_WHAT YOU NEED TO DO_:
[1] Transcribe the passage about the album The Martyr Mantras from "The Martyr Mantras is" up to and including "UK Singles Chart.".
[2] Pick up the passage about the album The Martyr Mantras after its final sentence and keep writing it.

_SELECTED EXTRACT_:
########################################

The Martyr Mantras is the only studio album by Jesus Loves You and the fourth studio album by Boy George. It was credited to Jesus Loves You worldwide except in North America, where it was credited to Boy George upon its release there in 1991.

Composition
The Martyr Mantras contains many dance-orientated tracks, most of them with an electronic production. It is partly a collection of some of the songs that were released as one-off singles many months before ("No Clause 28" in 1988, "After the Love" in 1989, "Generations of Love" and "One On One" in 1990). The lead single was the Indian and house mash-up "Bow Down Mister" which reached the Top 30 in the UK Singles Chart.

George's songwriting credits are also on another alias, as "Angela Dust".

########################################

_DATA LISTING_:

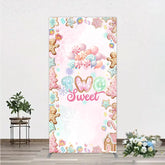 Aperturee - Aperturee Two Sweet Birthday Rectangle Backdrop for 2nd Birthday Winter Candyland with Gingerbread Christmas Sweet Shoppe Party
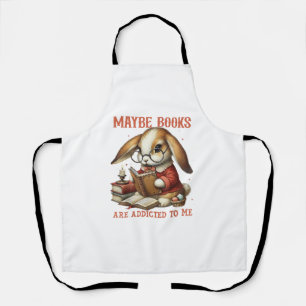 Cute Reading Bunny With Glasses Books Bookworm Rea Apron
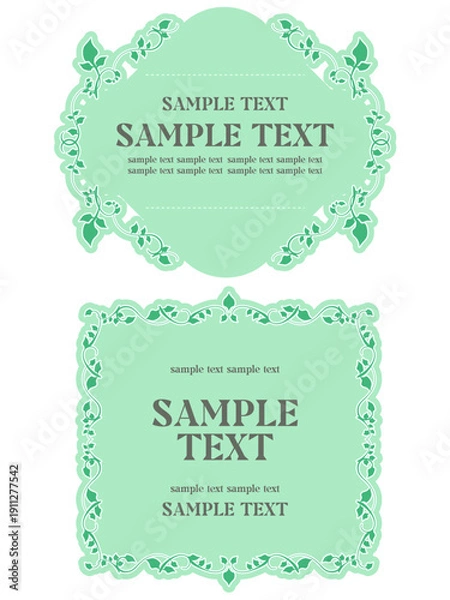 Obraz アンティーク風な植物の装飾用フレーム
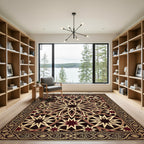 Crimson Gold Star Intricate Geometric Rug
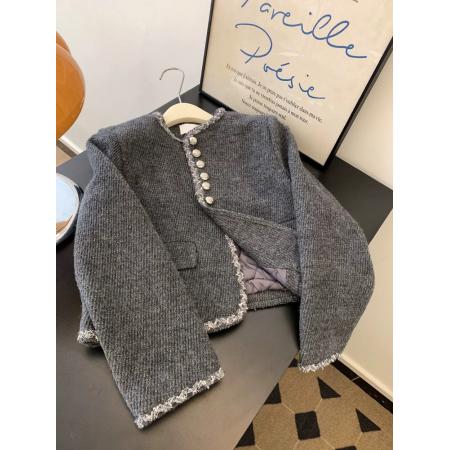 FA52144# 灰色夹棉法式正肩名媛气质短款小香风外套女士小个子高级感轻熟风  服裝批發女裝批發服飾貨源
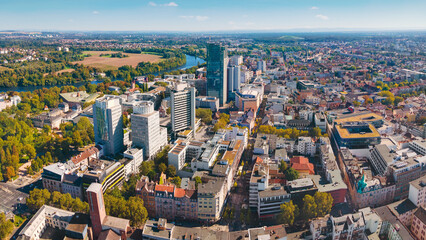 Great panorama of Offenbach city from above - obrazy, fototapety, plakaty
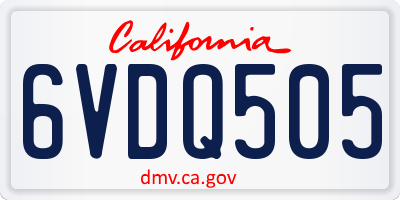 CA license plate 6VDQ505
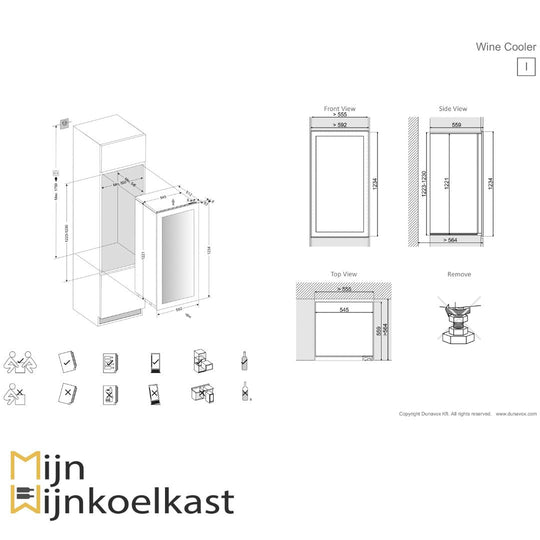 Dunavox Glance-72 Wijnklimaatkast | DAVG-72.185DSS.TO | 2 Zones - Elite Wijnkoelkast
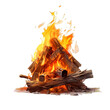 Burning bonfire with wood on transparent background, Generative ai
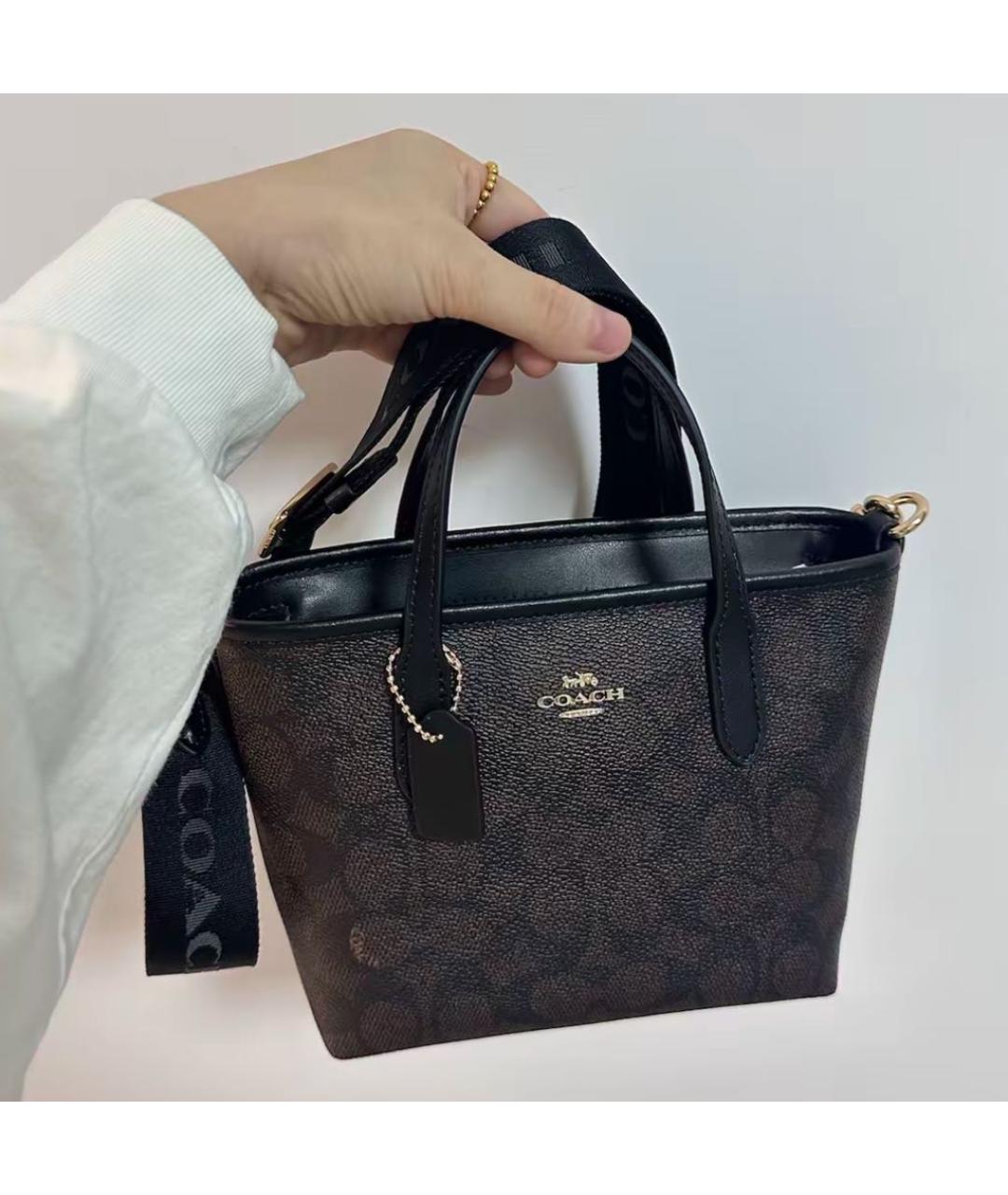 COACH Коричневая сумка с короткими ручками, фото 6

########################################

_WRITTEN ANSWERS_:
[1]
The Martyr Mantras is the only studio album by Jesus Loves You and the fourth studio album by Boy George. It was credited to Jesus Loves You worldwide except in North America, where it was credited to Boy George upon its release there in 1991.

Composition
The Martyr Mantras contains many dance-orientated tracks, most of them with an electronic production. It is partly a collection of some of the songs that were released as one-off singles many months before ("No Clause 28" in 1988, "After the Love" in 1989, "Generations of Love" and "One On One" in 1990). The lead single was the Indian and house mash-up "Bow Down Mister" which reached the Top 30 in the UK Singles Chart.

[2]
Critical reception
In a contemporaneous review in Keyboard, Jim Aikin described the album as "blue-eyed soul for the '90s".  He added that "[George] updates his British R&B roots very effectively with hip-hop beats and techno tricks".  Aikin also noted that, whatever the mood of any particular track,  "you feel that George is sincere". Dave Obee from Calgary Herald remarked that the former head of the Culture Club "has turned to house music, with all the computerized repetition a listener can stand. But that wonderfully pure voice rises above the rigid format, giving real life to each song." He highlighted George's "husky singing" on "Love's Gonna Let U Down", and his "stirring work" on "I Specialize In Loneliness". 

In an retrospective review for AllMusic, William Ruhlmann found the music to be "largely anonymous, if danceable", but singled out "Bow Down Mister" as an exception.

Commercial performance 
The Martyr Mantras was not a strong seller, only reaching #60 on the UK Albums Chart. Although it did fare better in European countries, The Martyr Mantras failed to enter the US Billboard Top 200.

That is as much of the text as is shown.